--- Provided information ---
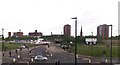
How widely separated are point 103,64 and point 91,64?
214 centimetres

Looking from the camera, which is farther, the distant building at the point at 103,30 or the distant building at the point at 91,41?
the distant building at the point at 91,41

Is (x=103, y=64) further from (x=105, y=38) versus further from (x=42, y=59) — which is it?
(x=105, y=38)

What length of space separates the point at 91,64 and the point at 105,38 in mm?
139177

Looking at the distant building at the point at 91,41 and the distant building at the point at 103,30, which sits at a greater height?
the distant building at the point at 103,30

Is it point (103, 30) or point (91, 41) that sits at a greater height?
point (103, 30)

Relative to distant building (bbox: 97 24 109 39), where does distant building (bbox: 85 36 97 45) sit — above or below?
below

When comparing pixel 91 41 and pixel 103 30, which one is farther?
pixel 91 41

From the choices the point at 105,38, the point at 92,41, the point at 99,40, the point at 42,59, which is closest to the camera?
the point at 42,59

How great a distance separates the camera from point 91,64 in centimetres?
5156

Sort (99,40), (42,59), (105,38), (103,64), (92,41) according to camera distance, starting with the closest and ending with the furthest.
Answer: (103,64) < (42,59) < (92,41) < (99,40) < (105,38)

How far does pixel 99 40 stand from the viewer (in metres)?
175

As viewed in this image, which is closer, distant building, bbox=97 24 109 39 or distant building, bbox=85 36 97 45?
distant building, bbox=97 24 109 39

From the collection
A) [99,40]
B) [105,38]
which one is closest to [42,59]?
[99,40]

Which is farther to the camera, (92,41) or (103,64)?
(92,41)
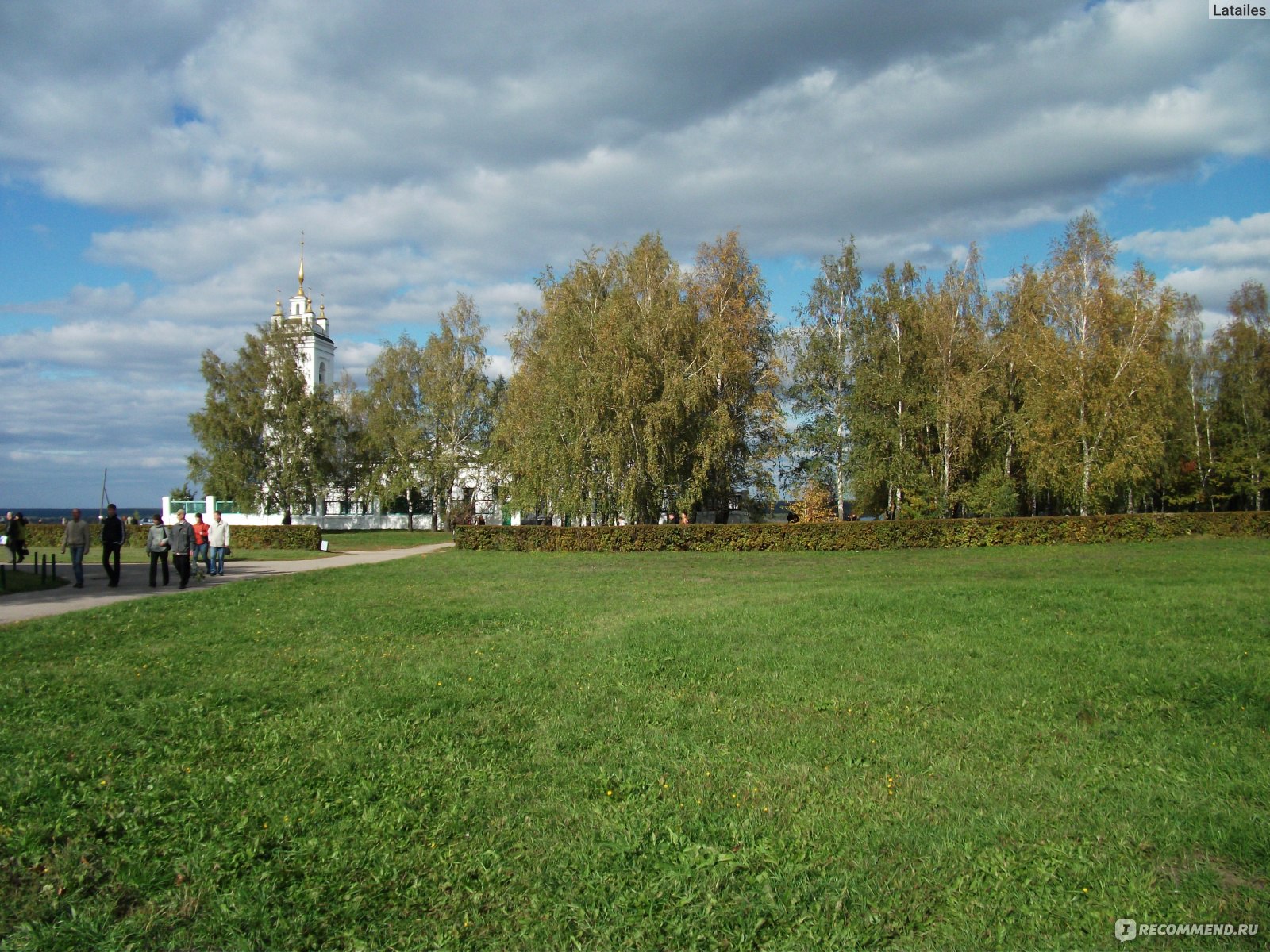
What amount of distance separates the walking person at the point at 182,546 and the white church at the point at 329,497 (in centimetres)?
2705

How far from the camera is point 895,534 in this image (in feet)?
92.0

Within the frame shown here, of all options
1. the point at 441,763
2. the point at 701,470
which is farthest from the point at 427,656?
the point at 701,470

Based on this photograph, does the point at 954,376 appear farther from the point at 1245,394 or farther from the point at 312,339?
the point at 312,339

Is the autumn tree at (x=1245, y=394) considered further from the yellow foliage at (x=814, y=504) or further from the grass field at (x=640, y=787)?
the grass field at (x=640, y=787)

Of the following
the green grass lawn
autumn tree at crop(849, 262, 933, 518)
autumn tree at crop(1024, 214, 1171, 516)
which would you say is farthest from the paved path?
autumn tree at crop(1024, 214, 1171, 516)

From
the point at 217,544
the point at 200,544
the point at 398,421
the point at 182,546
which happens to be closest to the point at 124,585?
the point at 182,546

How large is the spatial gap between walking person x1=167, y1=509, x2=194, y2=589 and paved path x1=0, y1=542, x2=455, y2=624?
38 centimetres

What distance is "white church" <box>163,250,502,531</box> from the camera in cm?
4934

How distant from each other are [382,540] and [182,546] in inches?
949

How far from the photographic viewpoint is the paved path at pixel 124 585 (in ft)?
44.2

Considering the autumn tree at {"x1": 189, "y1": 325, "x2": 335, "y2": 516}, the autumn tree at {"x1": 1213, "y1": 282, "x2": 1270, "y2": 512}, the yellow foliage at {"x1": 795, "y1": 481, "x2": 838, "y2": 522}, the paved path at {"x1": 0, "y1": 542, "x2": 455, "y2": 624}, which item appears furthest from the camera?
the autumn tree at {"x1": 189, "y1": 325, "x2": 335, "y2": 516}

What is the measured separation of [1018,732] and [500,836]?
3973 millimetres

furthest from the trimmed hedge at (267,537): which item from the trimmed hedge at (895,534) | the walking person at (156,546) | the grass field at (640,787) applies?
the grass field at (640,787)

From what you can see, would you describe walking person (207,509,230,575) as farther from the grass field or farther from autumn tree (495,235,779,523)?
autumn tree (495,235,779,523)
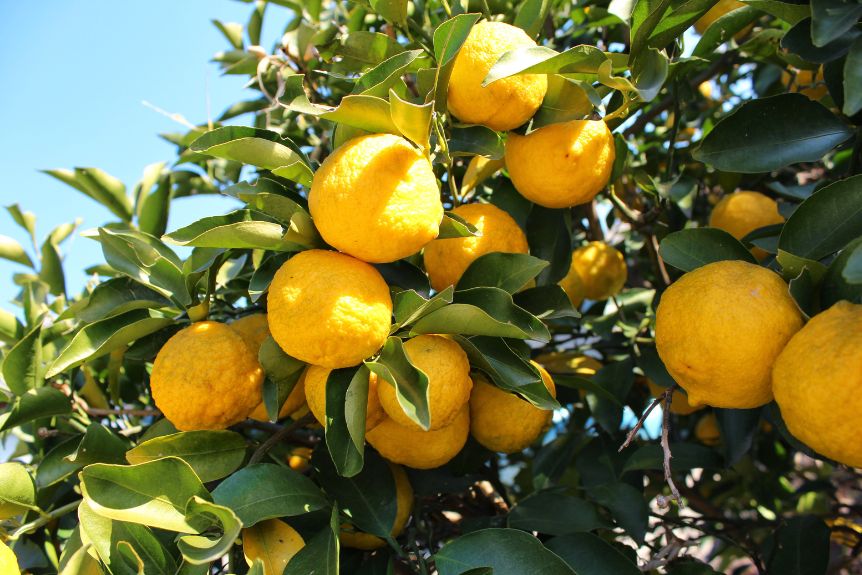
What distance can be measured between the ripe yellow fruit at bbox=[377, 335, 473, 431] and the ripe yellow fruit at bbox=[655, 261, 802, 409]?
0.96 ft

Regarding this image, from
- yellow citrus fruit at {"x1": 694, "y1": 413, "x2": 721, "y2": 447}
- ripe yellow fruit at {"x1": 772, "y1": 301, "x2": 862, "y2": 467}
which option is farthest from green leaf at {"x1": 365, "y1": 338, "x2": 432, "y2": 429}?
yellow citrus fruit at {"x1": 694, "y1": 413, "x2": 721, "y2": 447}

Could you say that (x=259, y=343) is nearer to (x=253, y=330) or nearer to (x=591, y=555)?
(x=253, y=330)

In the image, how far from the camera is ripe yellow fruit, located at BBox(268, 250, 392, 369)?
896mm

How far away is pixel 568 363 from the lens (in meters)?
1.66

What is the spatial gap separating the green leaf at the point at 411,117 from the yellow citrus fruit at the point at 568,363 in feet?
2.72

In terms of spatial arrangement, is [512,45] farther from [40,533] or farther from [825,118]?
[40,533]

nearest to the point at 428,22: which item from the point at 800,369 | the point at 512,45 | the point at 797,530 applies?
the point at 512,45

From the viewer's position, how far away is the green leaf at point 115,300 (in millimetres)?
1213

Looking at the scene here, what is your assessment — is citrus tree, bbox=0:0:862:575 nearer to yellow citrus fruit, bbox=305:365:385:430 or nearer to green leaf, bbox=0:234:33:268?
yellow citrus fruit, bbox=305:365:385:430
---
Instructions to follow -
Please copy every one of the data items above word for word, omitting the pictures.

The result -
How widely separated are point 103,64 and point 91,64?
214 centimetres

Looking from the camera, which is farther, the distant building at the point at 103,30 or the distant building at the point at 91,41?
the distant building at the point at 91,41

Is (x=103, y=64) further from (x=105, y=38) versus further from (x=42, y=59) — which is it?
(x=105, y=38)

What length of space separates the point at 91,64 and the point at 105,38 in mm?
139177

Looking at the distant building at the point at 91,41 and the distant building at the point at 103,30, which sits at a greater height?
the distant building at the point at 103,30

Is it point (103, 30) or point (91, 41) that sits at a greater height?
point (103, 30)

Relative to distant building (bbox: 97 24 109 39), where does distant building (bbox: 85 36 97 45) sit — above or below?
below

When comparing pixel 91 41 and pixel 103 30, which one is farther?
pixel 91 41

From the choices the point at 105,38, the point at 92,41, the point at 99,40, the point at 42,59, which is closest to the camera?
the point at 42,59

How great a distance separates the camera from point 91,64 in centimetres?
5156

Sort (99,40), (42,59), (105,38), (103,64), (92,41) according to camera distance, starting with the closest and ending with the furthest.
Answer: (103,64) < (42,59) < (92,41) < (99,40) < (105,38)

How far does pixel 99 40 stand from the viewer (in metres)?
175

As viewed in this image, which is closer, distant building, bbox=97 24 109 39 or distant building, bbox=85 36 97 45?
distant building, bbox=97 24 109 39

From the collection
A) [99,40]
B) [105,38]
which one is closest to [42,59]?
[99,40]

Which is farther to the camera, (92,41) or (103,64)?
(92,41)
What amount of distance separates the walking person at the point at 182,546 and the white church at the point at 329,497 (in centimetres)?
2705

How far from the camera is point 895,534 in this image (in feet)?
92.0

Within the frame shown here, of all options
1. the point at 441,763
2. the point at 701,470
which is farthest from the point at 427,656?
the point at 701,470

Based on this photograph, does the point at 954,376 appear farther from the point at 1245,394 or farther from the point at 312,339?
the point at 312,339

Is the autumn tree at (x=1245, y=394) considered further from the yellow foliage at (x=814, y=504) or further from the grass field at (x=640, y=787)?
the grass field at (x=640, y=787)

Of the following
the green grass lawn
autumn tree at crop(849, 262, 933, 518)
autumn tree at crop(1024, 214, 1171, 516)
which would you say is farthest from the paved path?
autumn tree at crop(1024, 214, 1171, 516)

From
the point at 217,544
the point at 200,544
the point at 398,421
the point at 182,546
which happens to be closest to the point at 124,585?
the point at 182,546

How large is the spatial gap between walking person x1=167, y1=509, x2=194, y2=589 and paved path x1=0, y1=542, x2=455, y2=624?
38 centimetres

What distance is "white church" <box>163,250,502,531</box> from the camera in cm?
4934

How distant from each other are [382,540] and [182,546] in inches?
949

How far from the photographic viewpoint is the paved path at pixel 124 585 (in ft)?
44.2

Considering the autumn tree at {"x1": 189, "y1": 325, "x2": 335, "y2": 516}, the autumn tree at {"x1": 1213, "y1": 282, "x2": 1270, "y2": 512}, the yellow foliage at {"x1": 795, "y1": 481, "x2": 838, "y2": 522}, the paved path at {"x1": 0, "y1": 542, "x2": 455, "y2": 624}, which item appears furthest from the camera?
the autumn tree at {"x1": 189, "y1": 325, "x2": 335, "y2": 516}

What is the measured separation of [1018,732] and [500,836]?
3973 millimetres

furthest from the trimmed hedge at (267,537): which item from the trimmed hedge at (895,534) | the walking person at (156,546) | the grass field at (640,787) applies?
the grass field at (640,787)

From what you can see, would you describe walking person (207,509,230,575) as farther from the grass field or farther from autumn tree (495,235,779,523)?
autumn tree (495,235,779,523)
What distance can be measured between the ripe yellow fruit at bbox=[377, 335, 473, 431] and the ripe yellow fruit at bbox=[655, 261, 802, 409]?
0.96 ft

Regarding this image, from
- yellow citrus fruit at {"x1": 694, "y1": 413, "x2": 721, "y2": 447}
- ripe yellow fruit at {"x1": 772, "y1": 301, "x2": 862, "y2": 467}
which option is farthest from green leaf at {"x1": 365, "y1": 338, "x2": 432, "y2": 429}?
yellow citrus fruit at {"x1": 694, "y1": 413, "x2": 721, "y2": 447}

Could you say that (x=259, y=343) is nearer to (x=253, y=330) or nearer to (x=591, y=555)?
(x=253, y=330)

In the image, how far from the camera is ripe yellow fruit, located at BBox(268, 250, 392, 369)?
896mm

How far away is pixel 568 363 from the lens (in meters)?
1.66

What is the spatial gap separating the green leaf at the point at 411,117 from the yellow citrus fruit at the point at 568,363 in feet?
2.72

In terms of spatial arrangement, is [512,45] farther from [40,533] or farther from [825,118]?
[40,533]

nearest to the point at 428,22: which item from the point at 800,369 | the point at 512,45 | the point at 797,530 applies?
the point at 512,45

From the viewer's position, how far away is the green leaf at point 115,300 (in millimetres)?
1213

Looking at the scene here, what is your assessment — is citrus tree, bbox=0:0:862:575 nearer to yellow citrus fruit, bbox=305:365:385:430 or nearer to green leaf, bbox=0:234:33:268?
yellow citrus fruit, bbox=305:365:385:430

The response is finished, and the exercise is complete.